Content starts

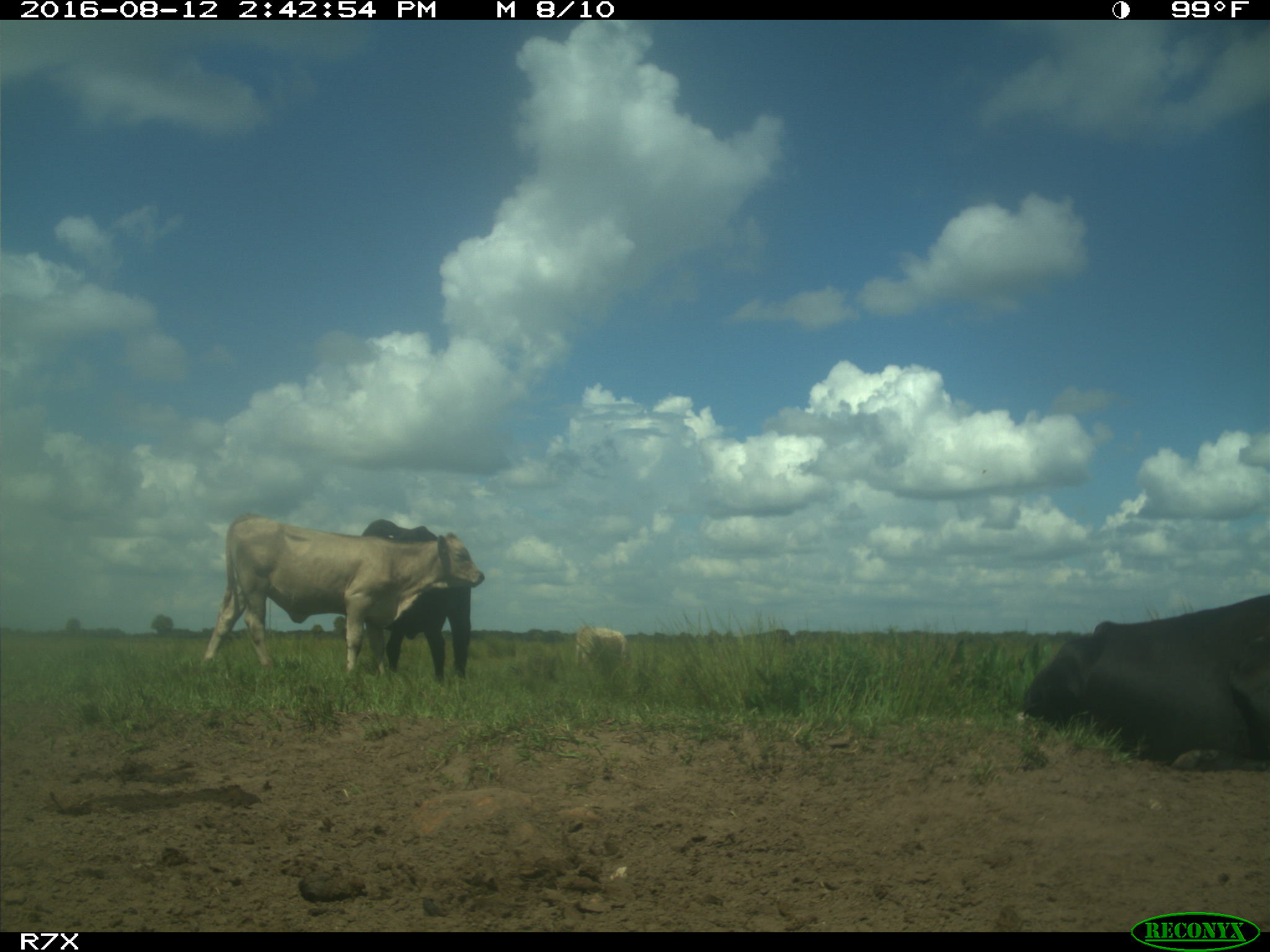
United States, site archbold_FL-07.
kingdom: Animalia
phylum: Chordata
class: Mammalia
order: Artiodactyla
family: Bovidae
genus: Bos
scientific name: Bos taurus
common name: domestic cow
Bos taurus (domestic cow).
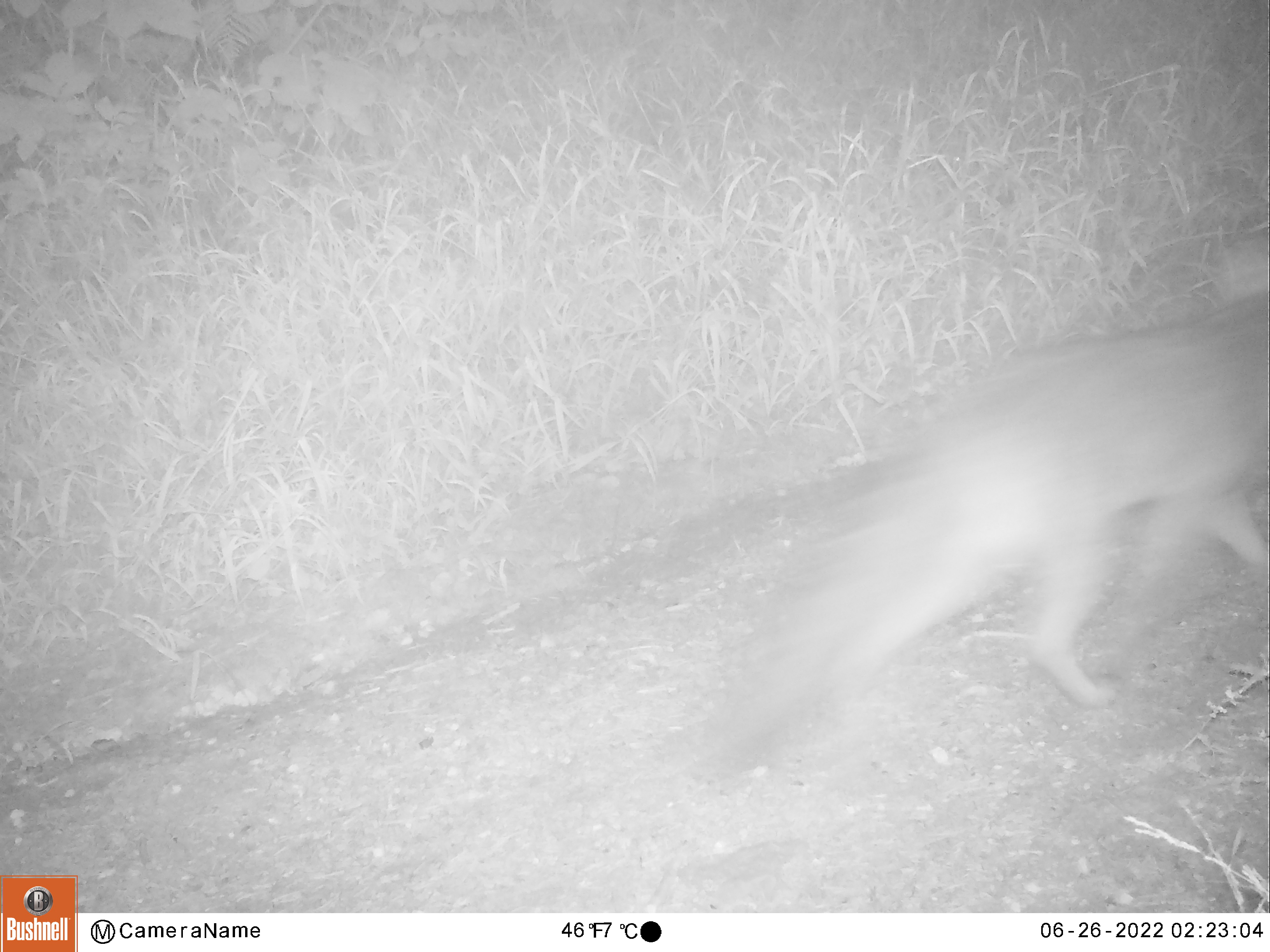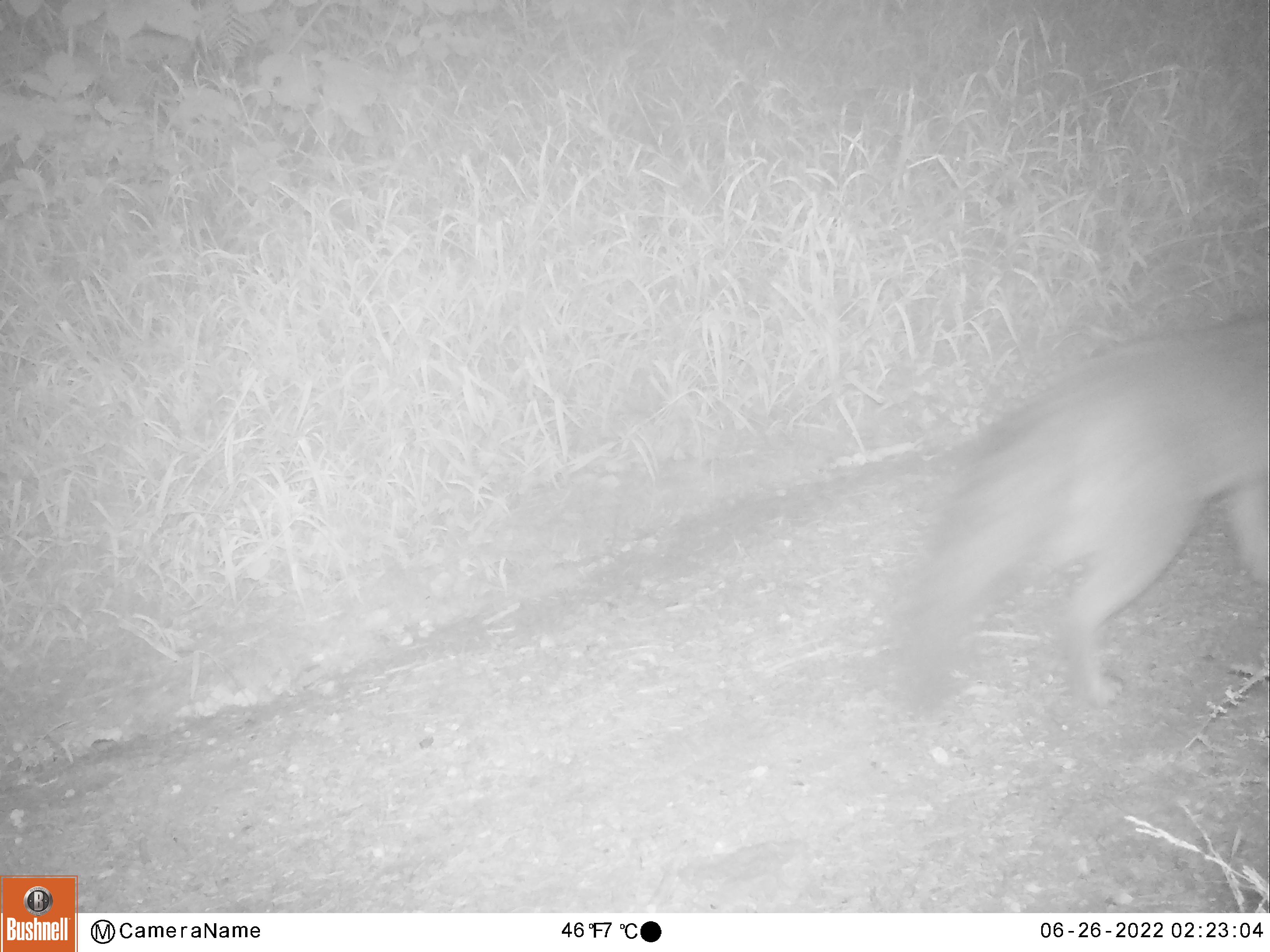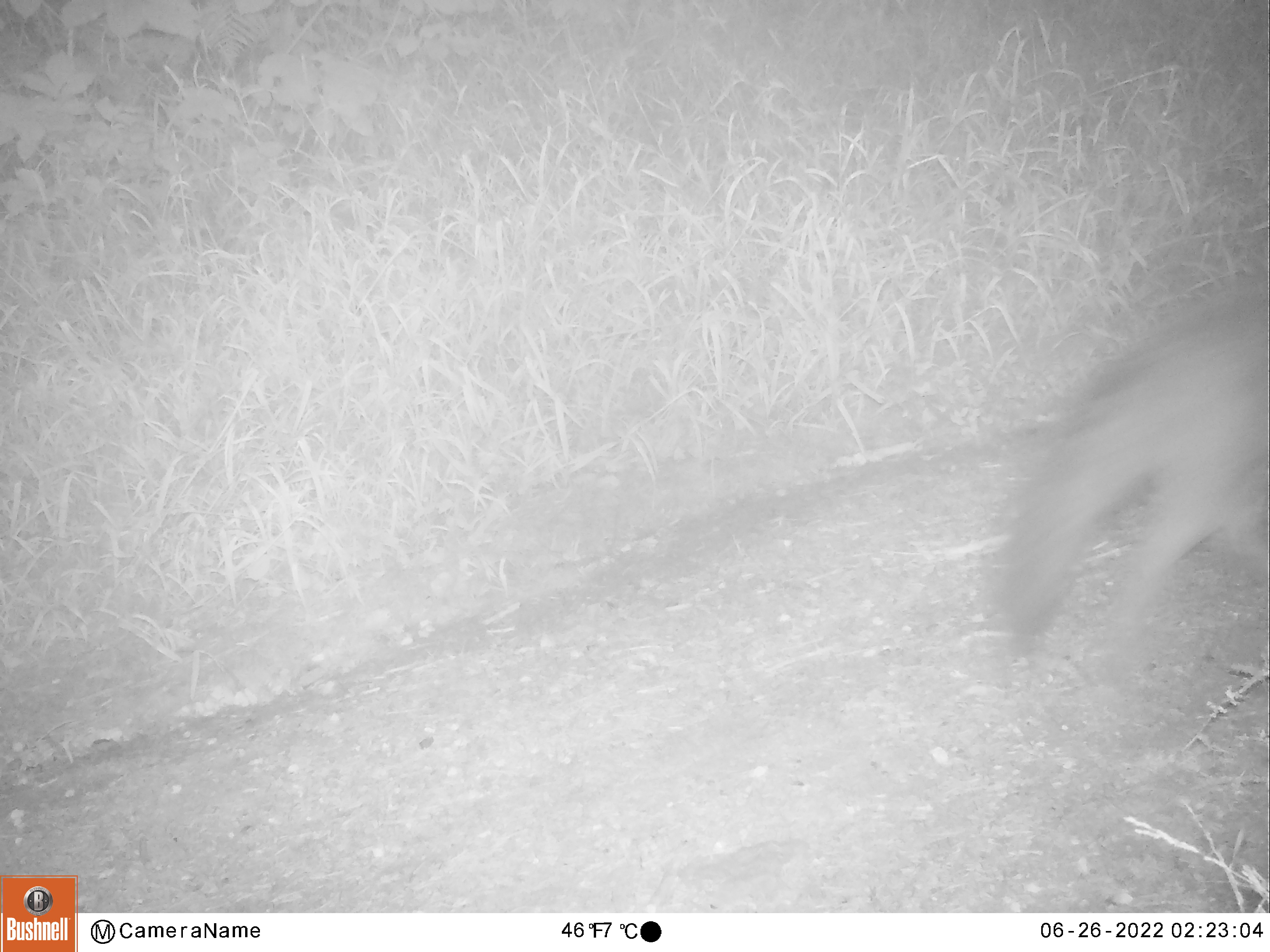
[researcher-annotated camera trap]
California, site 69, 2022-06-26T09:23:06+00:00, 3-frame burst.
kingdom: Animalia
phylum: Chordata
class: Mammalia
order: Carnivora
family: Canidae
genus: Urocyon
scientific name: Urocyon cinereoargenteus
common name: gray fox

Content ends

▶ **Task directions**
Count the lines in the data that contain the string "site", and give nothing but that number.

▶ **Exercise answer**
2